Slamming the brakes on overthinking

Jordan ZangaroJordan ZangaroI went to the bank and my car was fine. I went to the gym and my car was fine. I went to the PAC and my car was fine. I left the PAC and my car was definitely not fine.

For no reason at all, my car started to make an alarming, grinding sound. I drove through campus slowly, but in a complete panic as the noise grew louder and louder. I still had a bunch of errands to run that I had been putting off, so I just turned up the music to convince myself that it was not happening.

Every time I got back into my car, I would say a small prayer that it would just go away and I wouldn’t have to call my dad to tell him. Causing two accidents and then getting in a third which totaled my car is not only something I am embarrassed about but has also given me a terrible reputation. I knew, even though this time I really did not do anything, my dad was going to think I crashed again.

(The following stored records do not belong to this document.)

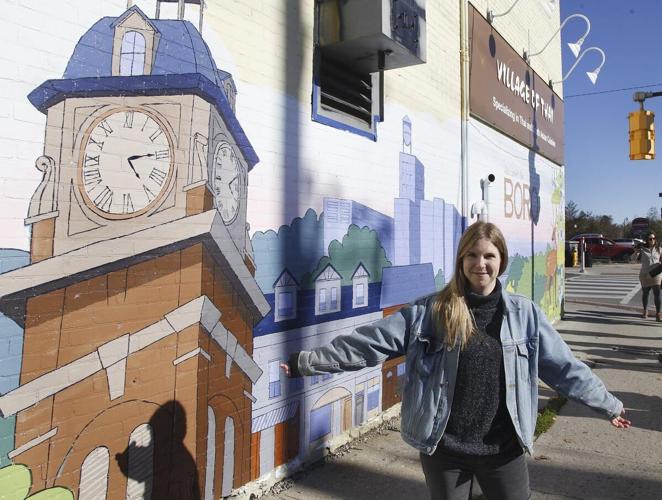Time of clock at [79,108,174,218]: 5:14
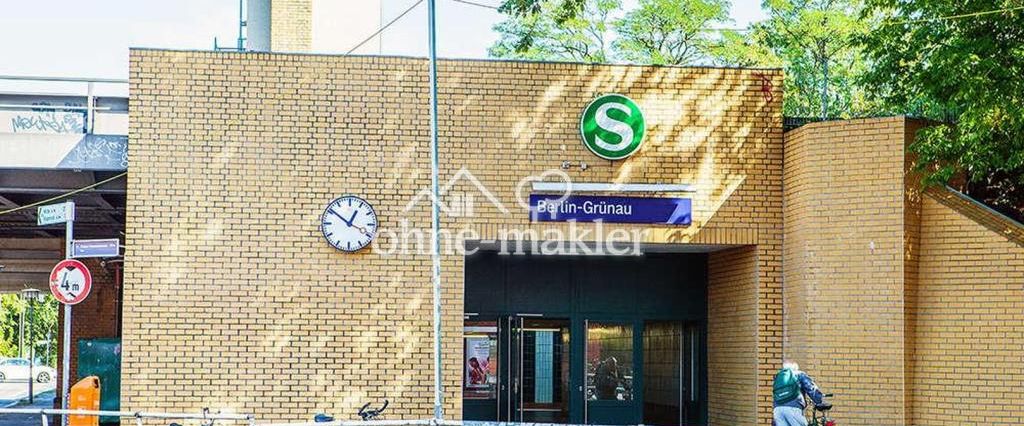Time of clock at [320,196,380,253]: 12:51
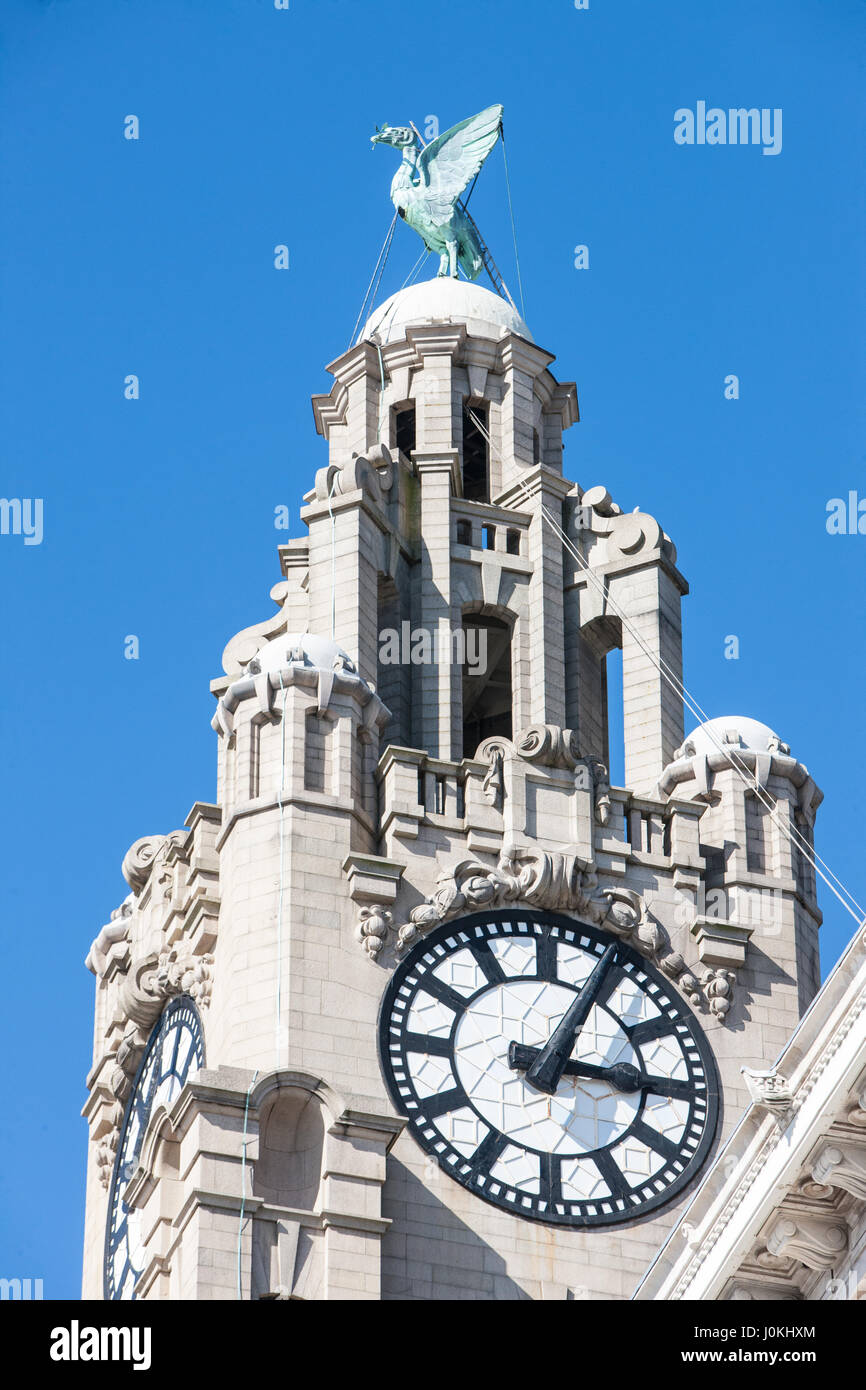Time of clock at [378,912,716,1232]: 3:04
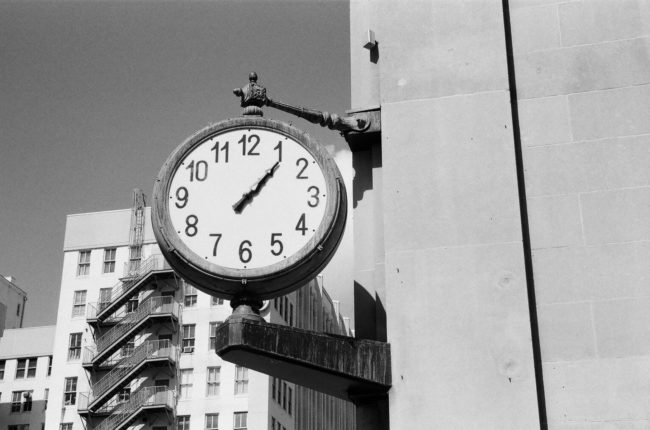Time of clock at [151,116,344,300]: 1:06
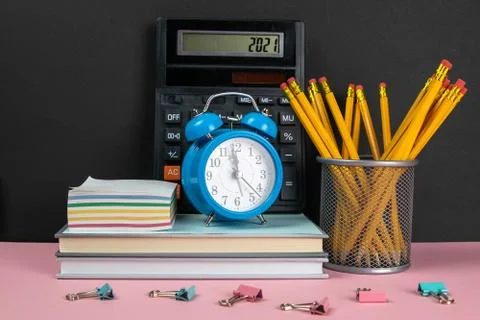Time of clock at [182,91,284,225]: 11:59
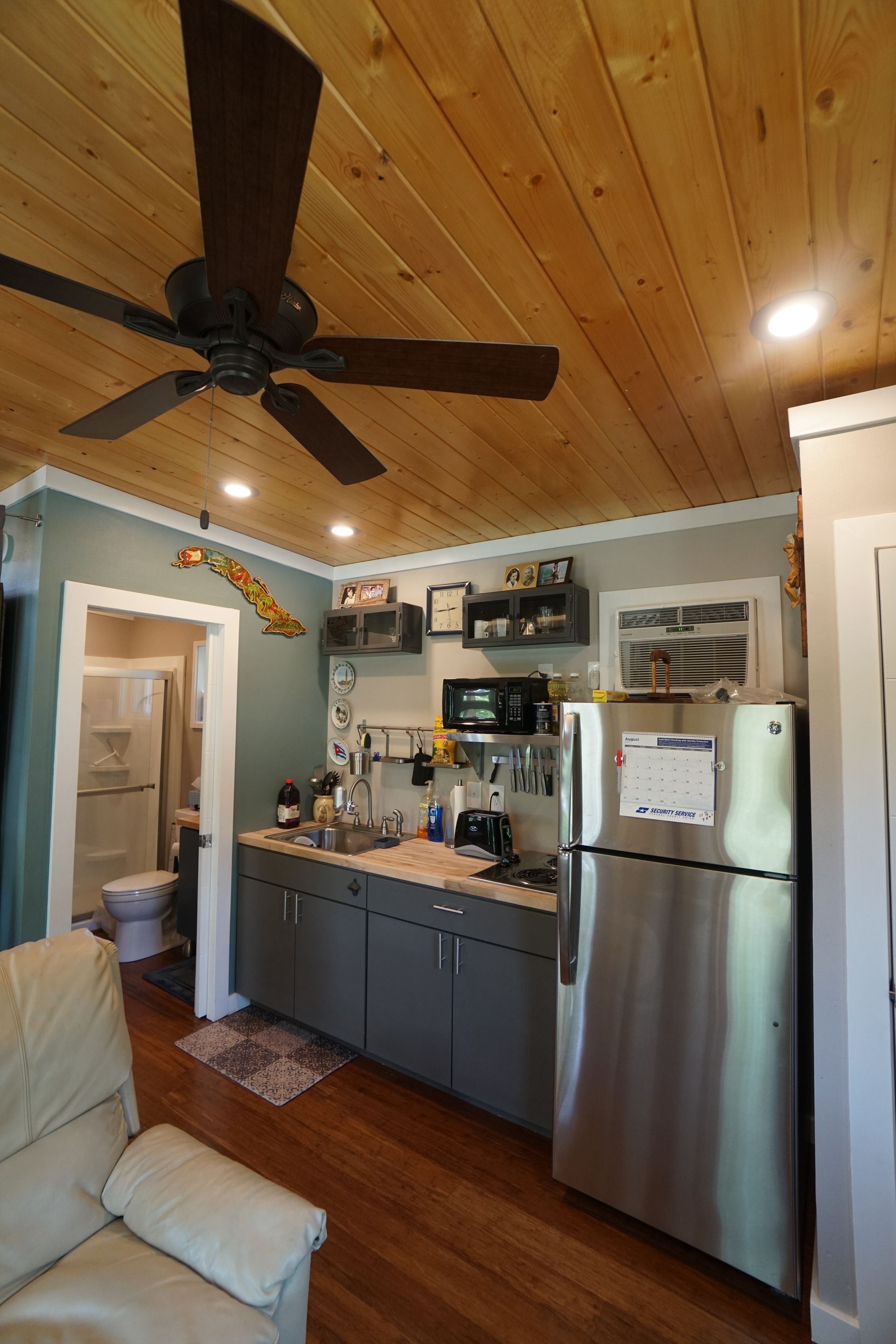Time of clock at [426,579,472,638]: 2:44
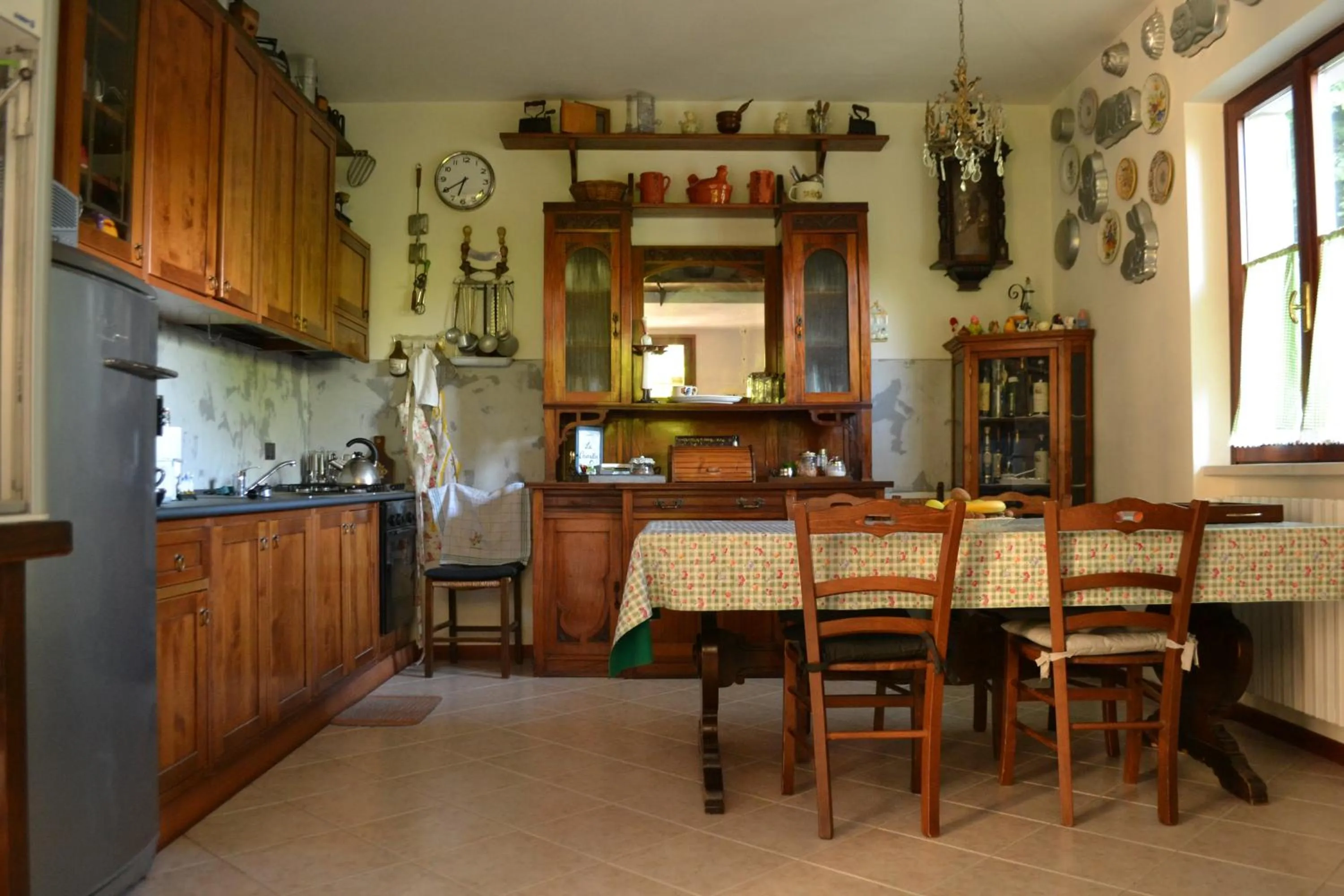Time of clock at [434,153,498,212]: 6:39
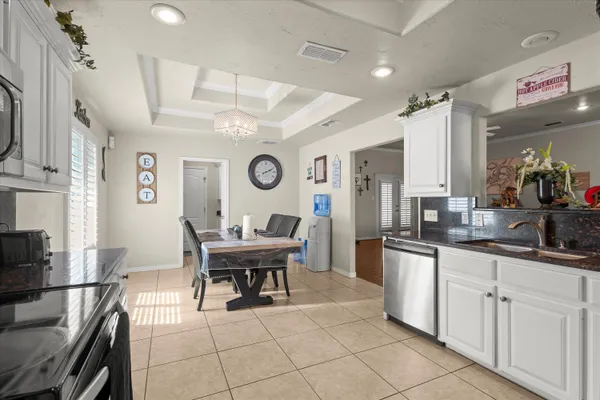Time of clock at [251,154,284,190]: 2:11
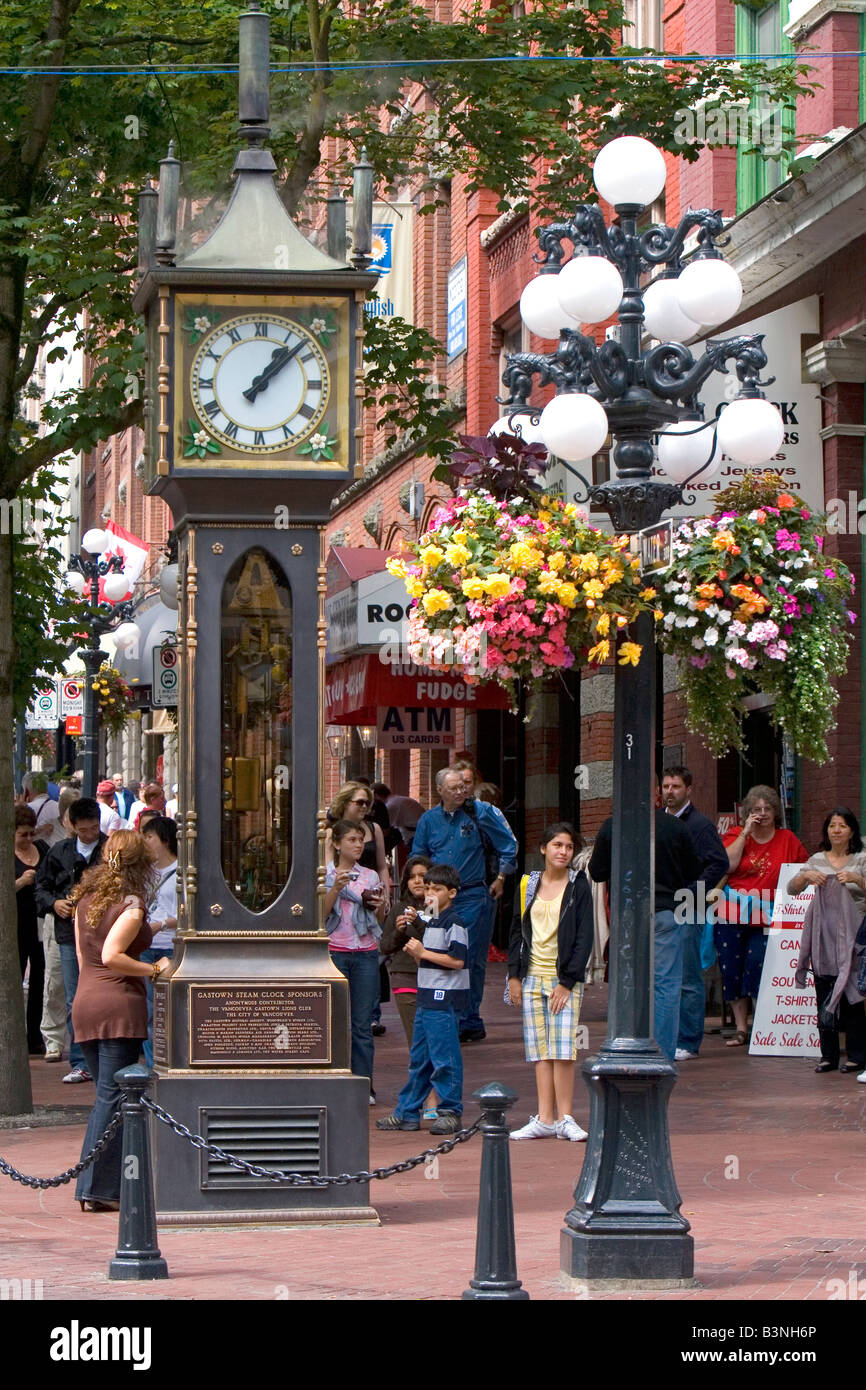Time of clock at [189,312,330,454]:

The noise never went away. Starting to worry about my safety and the safety of the people I have in my car, I finally made the call home. Surprisingly, my dad was not upset and was just happy that I let him know and helped me figure out my next step.

This is the first time I have been living with my own car in a city different from my parents. It is my first car that I have put money into and I tend to get nervous about getting into trouble all too quickly. If there is a problem, no matter what caused it, you need to fix it. I made the car issue into such a bigger problem than it needed to be and could have potentially put myself in danger.

Sometimes finding a solution to the problem is worse than dealing with the initial incident. It is scary and uncertain and, more times than not, you may be making it worse by overthinking it.

You can’t find a solution if you don’t own up to the problem.